Sein Einstieg in die Politik erfolgte mit 24 Jahren, als er 2014 einen Sitz im Münchner Stadtrat gewann. Sein gesellschaftliches Engagement vertiefte sich bereits 2009 während seines Zivildienstes in einer Montessori-Schule, wo er in der Nähe einen Neonazi-Aufmarsch miterlebte. Dieses Erlebnis veranlasste ihn, sich der Initiative "München ist bunt" anzuschließen und später der Partei Bündnis 90/Die Grünen beizutreten.
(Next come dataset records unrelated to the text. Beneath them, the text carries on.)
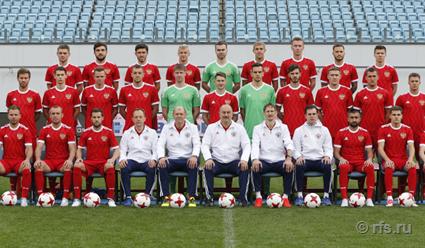Футболисты РФ иБразилии проведут товарищеский матч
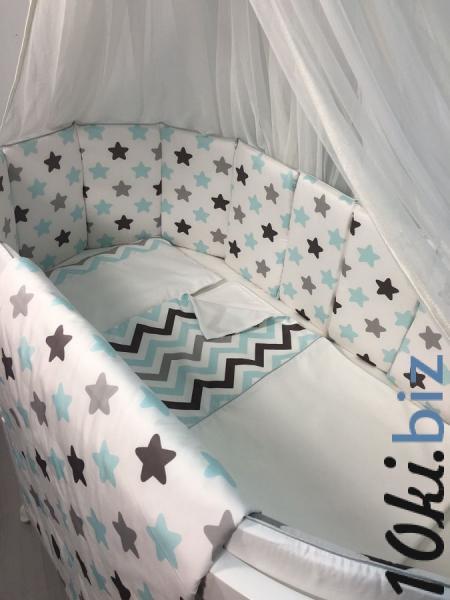 Комплект для овальной кроватки Marele Голубые звезды 11 пр. 460066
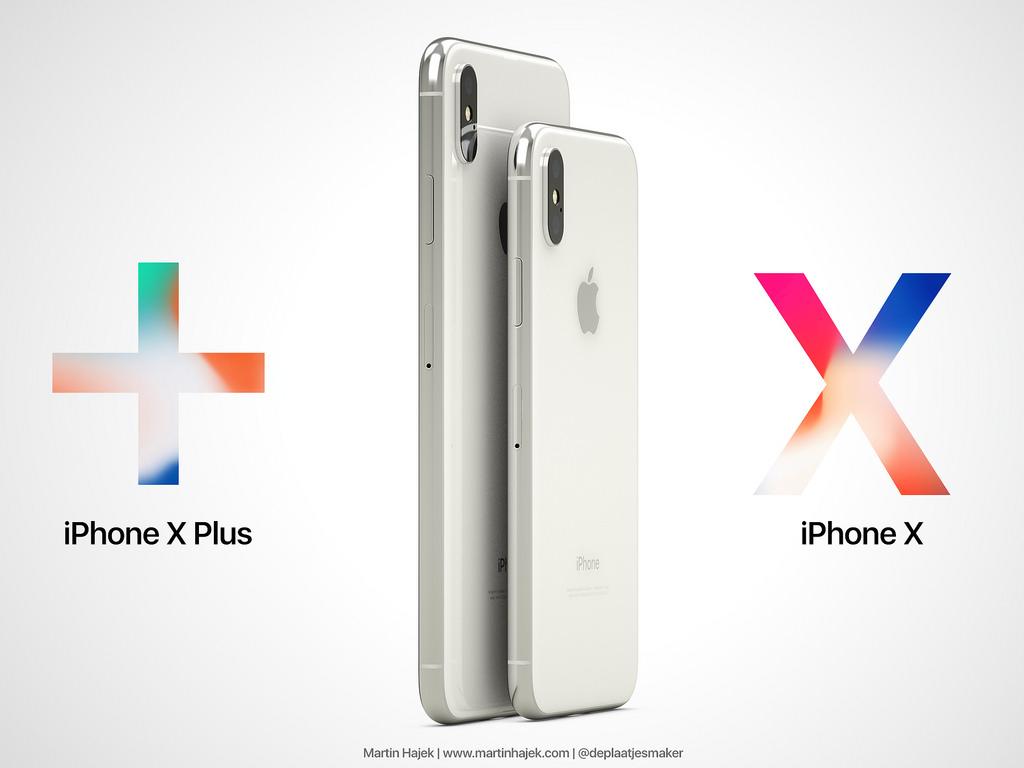 iphone-x-plus-concept-by-martin-hajek-3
Bevor Krause in die Politik ging, studierte er Physik an der Technischen Universität München und schloss mit einem Master ab. Bis 2023 stieg er zum zweiten Bürgermeister auf – eine Position, in der er das Oktoberfest offen als "größte Freiluft-Drogenbörse der Welt" kritisierte und sich gleichzeitig für die Legalisierung von Cannabis einsetzte.
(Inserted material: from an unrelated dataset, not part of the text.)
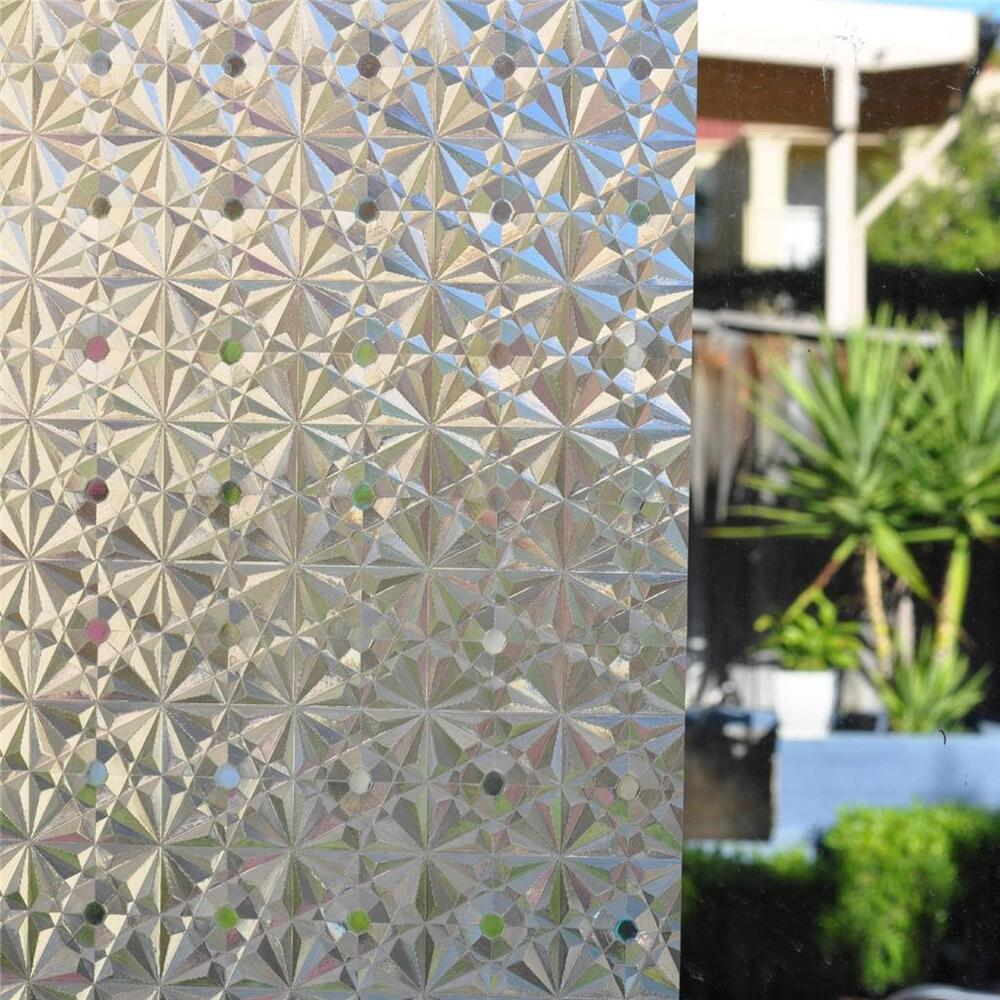 Best 3D Decorative Window Film Stained Glass Vinyl Paper This Month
Als Oberbürgermeister will Krause den Fokus auf eine Verkehrswende legen und den Straßenraum zugunsten von Fußgängern und Radfahrern umgestalten. Zudem hat er versprochen, für die meisten offiziellen Termine weiterhin auf sein Fahrrad zu setzen. Ein weiteres zentrales Thema bleibt der Wohnungsbau: Bis zu 50.000 neue bezahlbare Wohnungen sollen durch gemischte Finanzierungs- und Baumodelle entstehen.
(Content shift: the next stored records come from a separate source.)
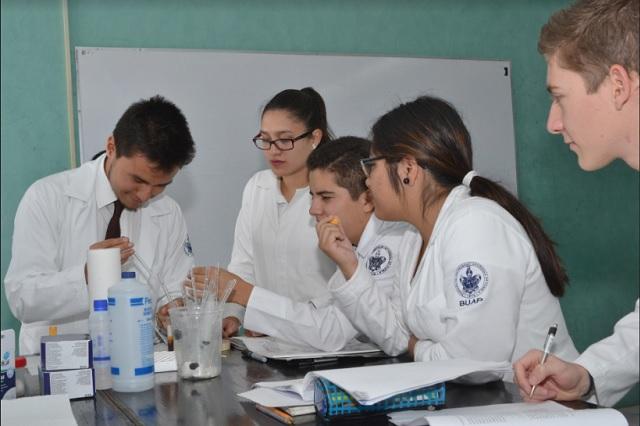 BUAP sube dos sitios en el QS Latin America University Rankings 2020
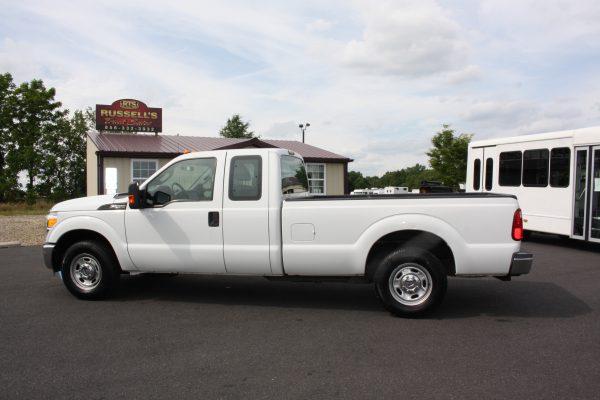 0268 7 600x400 - 2012 FORD F250 EXT CAB XL PICKUP TRUCK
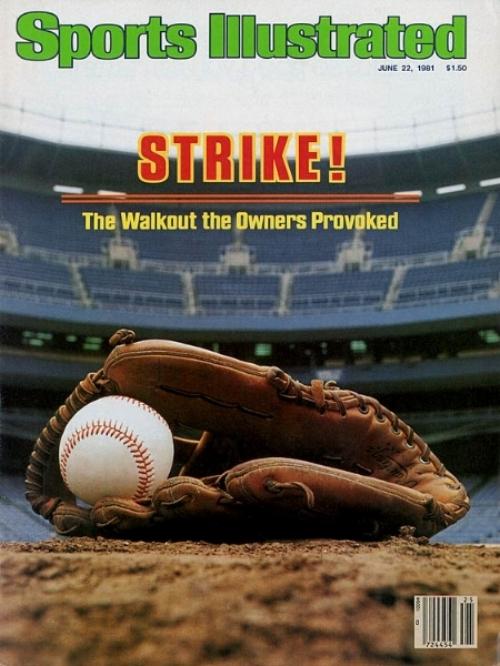 2020 MLB Best Bets & Remembering 1981 MLB Season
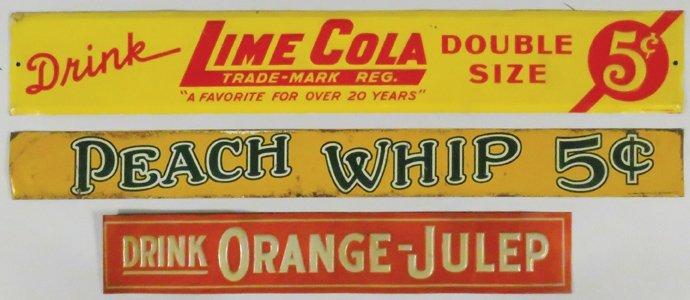 Three Tin Soda Signs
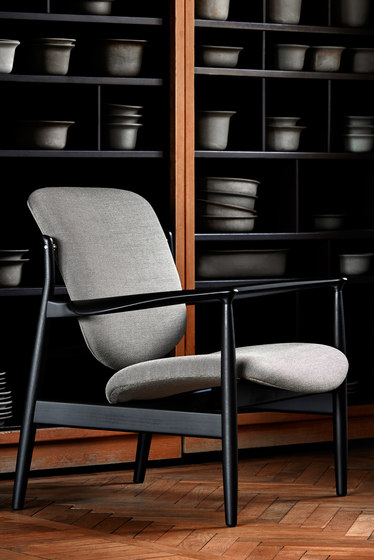 France Chair von House of Finn Juhl - Onecollection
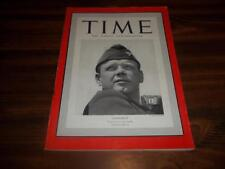 1939 JUNE 19, CHARLES LINDBERGH TIME MAGAZINE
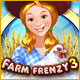 Free online games - game: Farm Frenzy 3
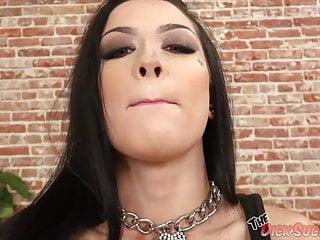 The dick suckers megan small - Katrina jade sucks a big dick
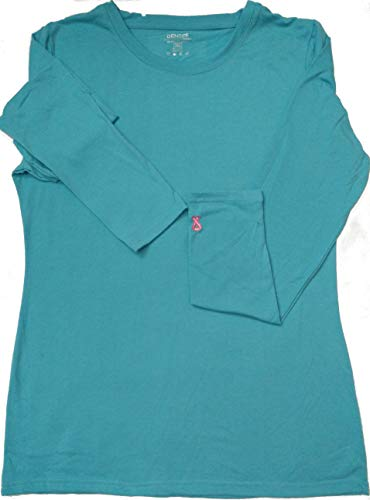 HEARTBEAT SCRUBS Women's Layering Medical Long Sleeve Under Scrub Top in Teal With Crew-Collar Neckline - Comfort Fit Tunic, Style Shirt in Cotton-Spandex Blend With Breast Cancer Logo | Casualwear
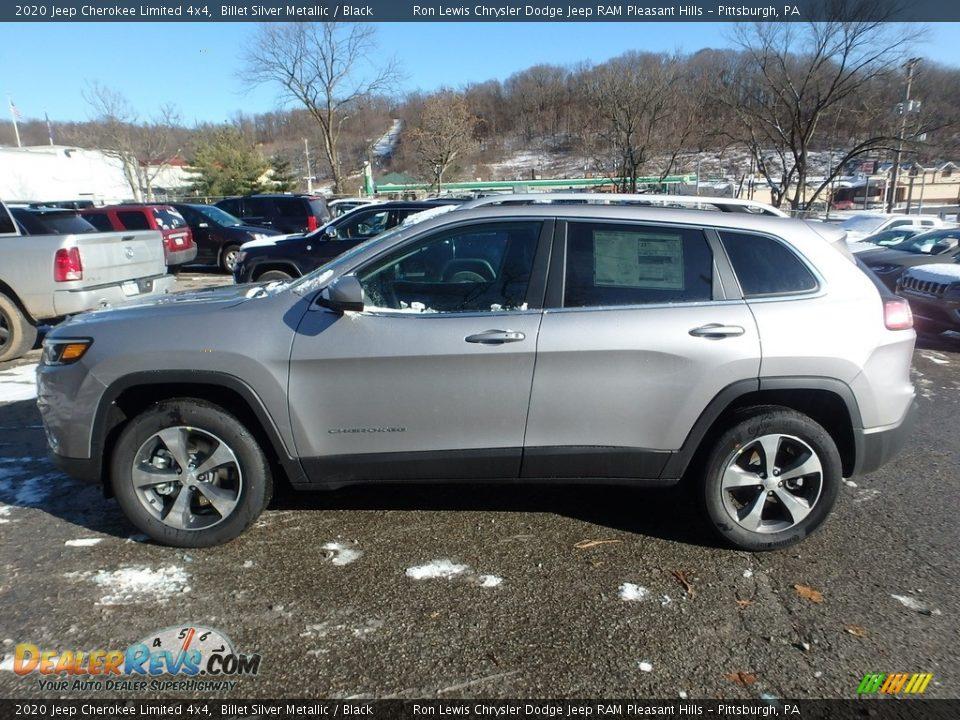 2020 Jeep Cherokee Limited 4x4 Billet Silver Metallic / Black Photo #2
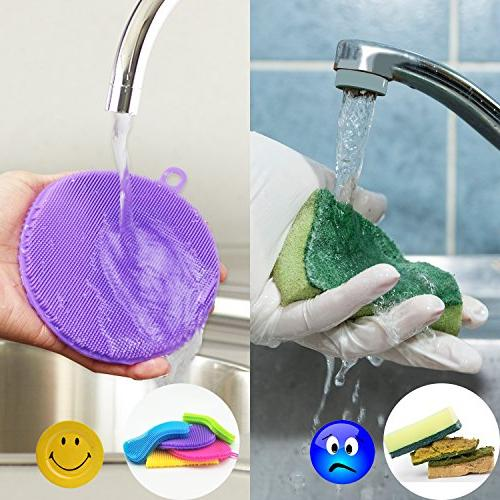 KatHome Household Multi-Purpose Scrubber Sturdy FDA approved Food Grade Multi-color shape 5+2 Pack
Krauses Wahl markiert einen Kurswechsel in der Münchner Führungsetage mit klaren Vorhaben in den Bereichen Wohnen und Verkehr. Seine Politik spiegelt langjährige Überzeugungen in Sachen Nachhaltigkeit und sozialer Gerechtigkeit wider. Nun wird sich zeigen, wie seine Pläne in den kommenden Jahren Gestalt annehmen.